[Python] I'm trying to retrieve any element in an XML document that has an href
attribute, at any level of the XML document. For example:
<OuterElement href='a.com'>
<InnerElement>
<NestedInner href='b.com' />
<NestedInner href='c.com' />
<NestedInner />
</InnerElement>
<InnerElement href='d.com'/>
</OuterElement>
Would retrieve the following elements (as lxml element objects,simplified for visual clarity):
[<OuterElement href='a.com'>, <NestedInner href='b.com' />, <NestedInner href='c.com' />, <InnerElement href='d.com'/>]
I've tried using the following code to retrieve any element with an href tag, but it retrieves zero elements on a file full of elements with href attributes:
with(open(file, 'rb')) as f:
xml_tree = etree.parse(f)
href_elements = xml_tree.xpath(".//*[@href]")
Shouldn't this code select any element (.//*
) with the specified attribute ([@href]
)?
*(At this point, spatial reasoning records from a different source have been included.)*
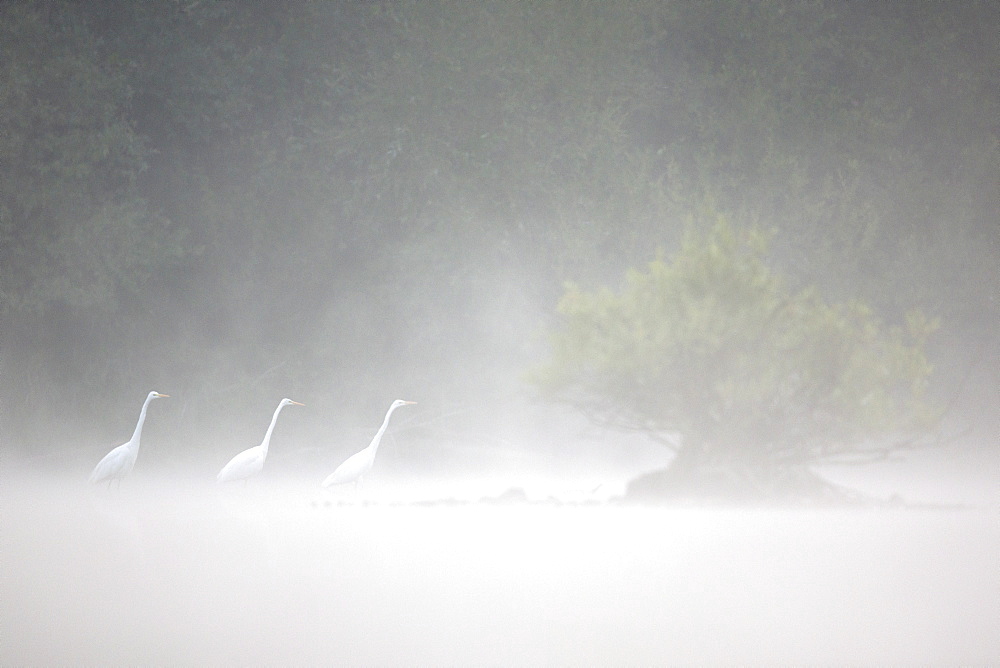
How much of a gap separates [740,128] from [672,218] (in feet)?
3.20

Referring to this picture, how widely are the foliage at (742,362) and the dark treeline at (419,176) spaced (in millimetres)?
1699

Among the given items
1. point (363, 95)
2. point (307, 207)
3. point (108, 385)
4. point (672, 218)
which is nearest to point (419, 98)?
point (363, 95)

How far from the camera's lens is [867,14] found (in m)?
7.44

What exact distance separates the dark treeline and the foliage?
1.70 metres

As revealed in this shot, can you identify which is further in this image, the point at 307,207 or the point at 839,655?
the point at 307,207

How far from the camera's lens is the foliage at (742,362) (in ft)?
15.4

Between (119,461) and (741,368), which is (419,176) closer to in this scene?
(119,461)

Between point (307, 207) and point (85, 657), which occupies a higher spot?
point (307, 207)

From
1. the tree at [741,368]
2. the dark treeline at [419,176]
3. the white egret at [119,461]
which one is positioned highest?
the dark treeline at [419,176]

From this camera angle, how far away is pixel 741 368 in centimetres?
476

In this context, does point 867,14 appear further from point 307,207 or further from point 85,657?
point 85,657

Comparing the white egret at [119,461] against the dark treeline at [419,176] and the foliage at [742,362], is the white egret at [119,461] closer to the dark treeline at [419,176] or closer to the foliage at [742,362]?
the dark treeline at [419,176]

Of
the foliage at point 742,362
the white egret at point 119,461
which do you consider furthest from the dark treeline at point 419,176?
the foliage at point 742,362

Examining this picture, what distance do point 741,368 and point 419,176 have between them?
10.0ft
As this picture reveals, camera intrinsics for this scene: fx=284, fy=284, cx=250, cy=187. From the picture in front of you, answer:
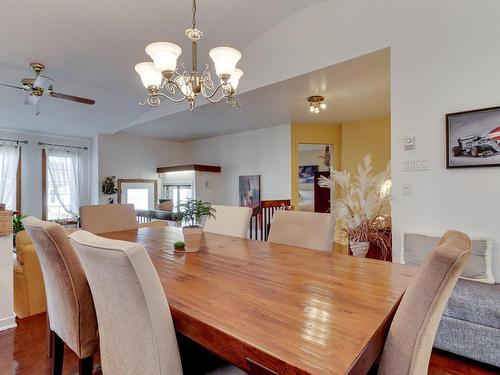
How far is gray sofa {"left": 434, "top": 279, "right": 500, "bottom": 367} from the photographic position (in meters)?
1.76

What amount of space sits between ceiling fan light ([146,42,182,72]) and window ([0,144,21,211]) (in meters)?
5.16

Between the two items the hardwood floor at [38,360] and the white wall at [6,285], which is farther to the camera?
the white wall at [6,285]

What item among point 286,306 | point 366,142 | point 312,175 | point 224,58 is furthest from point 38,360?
point 312,175

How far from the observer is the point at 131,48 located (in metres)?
3.55

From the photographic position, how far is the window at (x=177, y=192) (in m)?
6.42

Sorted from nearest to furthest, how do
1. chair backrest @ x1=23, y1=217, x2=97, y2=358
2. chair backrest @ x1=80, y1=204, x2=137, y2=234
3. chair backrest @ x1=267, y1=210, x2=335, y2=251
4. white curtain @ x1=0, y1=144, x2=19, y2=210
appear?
1. chair backrest @ x1=23, y1=217, x2=97, y2=358
2. chair backrest @ x1=267, y1=210, x2=335, y2=251
3. chair backrest @ x1=80, y1=204, x2=137, y2=234
4. white curtain @ x1=0, y1=144, x2=19, y2=210

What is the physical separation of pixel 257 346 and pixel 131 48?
385 cm

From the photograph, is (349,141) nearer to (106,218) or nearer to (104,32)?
(104,32)

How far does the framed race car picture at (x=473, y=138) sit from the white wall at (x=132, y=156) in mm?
6109

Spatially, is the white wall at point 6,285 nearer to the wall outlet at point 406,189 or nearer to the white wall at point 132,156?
the wall outlet at point 406,189

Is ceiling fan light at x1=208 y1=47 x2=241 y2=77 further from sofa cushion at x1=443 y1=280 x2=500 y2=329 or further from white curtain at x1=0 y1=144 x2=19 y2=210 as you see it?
white curtain at x1=0 y1=144 x2=19 y2=210

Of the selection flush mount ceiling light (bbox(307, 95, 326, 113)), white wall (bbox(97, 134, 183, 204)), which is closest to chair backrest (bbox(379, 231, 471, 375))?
flush mount ceiling light (bbox(307, 95, 326, 113))

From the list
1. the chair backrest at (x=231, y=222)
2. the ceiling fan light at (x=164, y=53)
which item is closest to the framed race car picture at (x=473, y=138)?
the chair backrest at (x=231, y=222)

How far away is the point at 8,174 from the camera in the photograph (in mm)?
5320
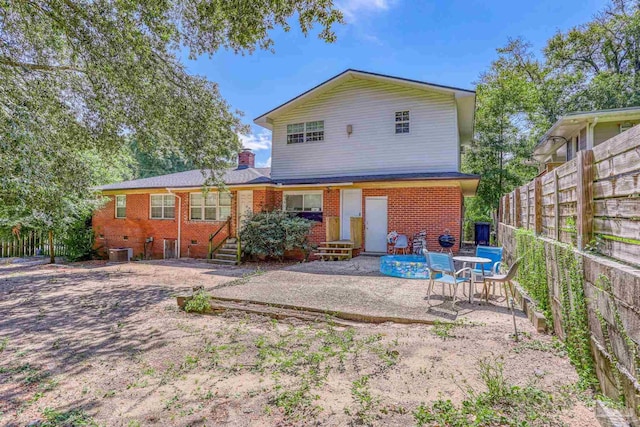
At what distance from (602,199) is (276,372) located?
362 centimetres

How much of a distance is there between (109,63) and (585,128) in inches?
522

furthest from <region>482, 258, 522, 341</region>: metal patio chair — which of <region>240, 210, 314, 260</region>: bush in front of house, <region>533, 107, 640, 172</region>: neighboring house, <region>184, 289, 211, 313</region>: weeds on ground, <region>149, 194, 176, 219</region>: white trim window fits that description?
<region>149, 194, 176, 219</region>: white trim window

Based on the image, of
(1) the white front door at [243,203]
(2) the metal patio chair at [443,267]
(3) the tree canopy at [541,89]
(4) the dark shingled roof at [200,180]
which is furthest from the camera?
(3) the tree canopy at [541,89]

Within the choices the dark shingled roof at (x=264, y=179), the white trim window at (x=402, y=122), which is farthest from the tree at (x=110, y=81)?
the white trim window at (x=402, y=122)

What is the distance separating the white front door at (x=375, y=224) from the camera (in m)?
12.8

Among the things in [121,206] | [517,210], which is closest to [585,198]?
[517,210]

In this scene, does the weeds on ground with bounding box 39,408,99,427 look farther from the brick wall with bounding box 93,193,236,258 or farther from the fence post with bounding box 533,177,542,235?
the brick wall with bounding box 93,193,236,258

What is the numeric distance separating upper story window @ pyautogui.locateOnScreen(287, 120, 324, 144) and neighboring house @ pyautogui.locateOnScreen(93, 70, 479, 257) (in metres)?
0.04

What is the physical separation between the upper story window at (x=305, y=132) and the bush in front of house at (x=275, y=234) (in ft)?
12.7

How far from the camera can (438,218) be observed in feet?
39.1

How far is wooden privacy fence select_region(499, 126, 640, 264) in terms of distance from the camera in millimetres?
2375

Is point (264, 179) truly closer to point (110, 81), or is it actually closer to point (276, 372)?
point (110, 81)

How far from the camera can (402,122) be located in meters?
13.3

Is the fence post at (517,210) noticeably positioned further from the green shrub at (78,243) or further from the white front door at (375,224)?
the green shrub at (78,243)
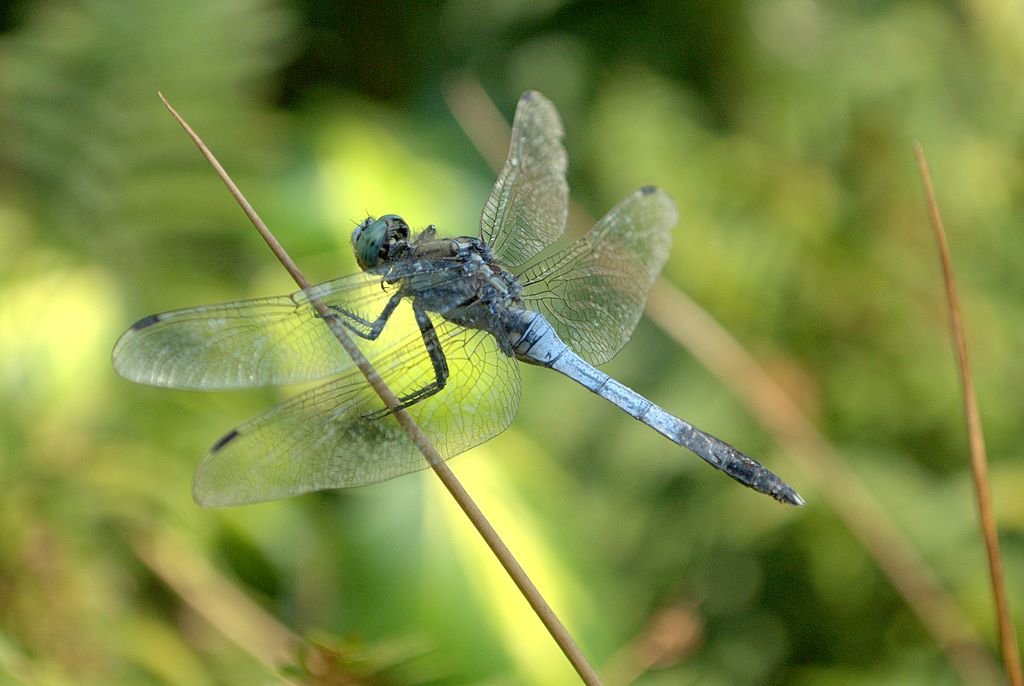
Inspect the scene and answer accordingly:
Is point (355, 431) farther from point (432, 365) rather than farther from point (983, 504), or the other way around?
point (983, 504)

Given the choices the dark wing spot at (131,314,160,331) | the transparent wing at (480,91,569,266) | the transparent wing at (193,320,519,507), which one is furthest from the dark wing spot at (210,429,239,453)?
the transparent wing at (480,91,569,266)

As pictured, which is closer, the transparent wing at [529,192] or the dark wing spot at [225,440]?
the dark wing spot at [225,440]

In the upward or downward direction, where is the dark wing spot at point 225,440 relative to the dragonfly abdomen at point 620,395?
upward

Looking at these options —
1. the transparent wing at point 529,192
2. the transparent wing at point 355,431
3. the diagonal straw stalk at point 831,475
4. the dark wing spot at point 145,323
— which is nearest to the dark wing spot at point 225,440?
the transparent wing at point 355,431

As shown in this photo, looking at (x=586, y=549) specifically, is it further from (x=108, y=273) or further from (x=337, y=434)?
(x=108, y=273)

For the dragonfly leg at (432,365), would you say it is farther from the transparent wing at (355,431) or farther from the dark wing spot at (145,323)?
the dark wing spot at (145,323)

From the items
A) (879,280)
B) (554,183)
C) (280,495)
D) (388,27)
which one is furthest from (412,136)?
(280,495)
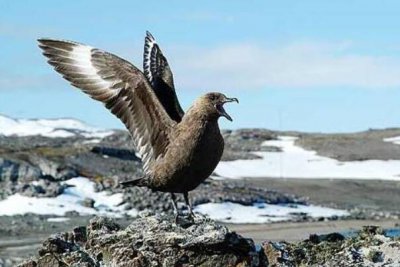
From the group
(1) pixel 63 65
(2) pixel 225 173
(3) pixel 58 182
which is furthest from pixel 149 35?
(2) pixel 225 173

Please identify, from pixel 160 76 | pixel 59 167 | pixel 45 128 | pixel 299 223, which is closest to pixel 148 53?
pixel 160 76

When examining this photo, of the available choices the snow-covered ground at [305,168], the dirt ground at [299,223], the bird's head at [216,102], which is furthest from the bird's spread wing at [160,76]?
the snow-covered ground at [305,168]

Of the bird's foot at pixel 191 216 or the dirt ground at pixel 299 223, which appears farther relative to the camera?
the dirt ground at pixel 299 223

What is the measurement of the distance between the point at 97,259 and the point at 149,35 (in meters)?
4.42

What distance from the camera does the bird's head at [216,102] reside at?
9.54 m

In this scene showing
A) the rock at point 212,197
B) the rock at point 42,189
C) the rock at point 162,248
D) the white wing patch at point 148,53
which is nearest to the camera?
the rock at point 162,248

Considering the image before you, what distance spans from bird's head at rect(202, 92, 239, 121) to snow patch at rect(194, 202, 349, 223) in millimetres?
32429

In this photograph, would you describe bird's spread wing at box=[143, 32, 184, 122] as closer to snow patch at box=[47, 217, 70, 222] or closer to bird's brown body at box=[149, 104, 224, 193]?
bird's brown body at box=[149, 104, 224, 193]

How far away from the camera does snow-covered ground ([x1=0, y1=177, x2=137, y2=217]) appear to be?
41.7m

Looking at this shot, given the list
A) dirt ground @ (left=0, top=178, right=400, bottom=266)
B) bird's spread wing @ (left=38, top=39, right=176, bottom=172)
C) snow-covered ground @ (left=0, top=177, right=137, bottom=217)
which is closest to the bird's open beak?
bird's spread wing @ (left=38, top=39, right=176, bottom=172)

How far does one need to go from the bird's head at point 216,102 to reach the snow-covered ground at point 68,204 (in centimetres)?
3159

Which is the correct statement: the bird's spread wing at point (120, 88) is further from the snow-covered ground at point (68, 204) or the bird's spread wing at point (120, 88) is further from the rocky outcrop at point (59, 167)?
the rocky outcrop at point (59, 167)

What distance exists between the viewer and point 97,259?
9.84 meters

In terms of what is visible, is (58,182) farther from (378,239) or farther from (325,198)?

From my understanding (definitely correct me if I am wrong, I most likely am), href_elements
should be an array of lxml element objects that each have an href attribute.
important clarification: I have seen many people asking about xpath on Stack Overflow, but I have yet to find a solved question about how to search through all elements in an xml and retrieve every element that fits a criteria (such as href).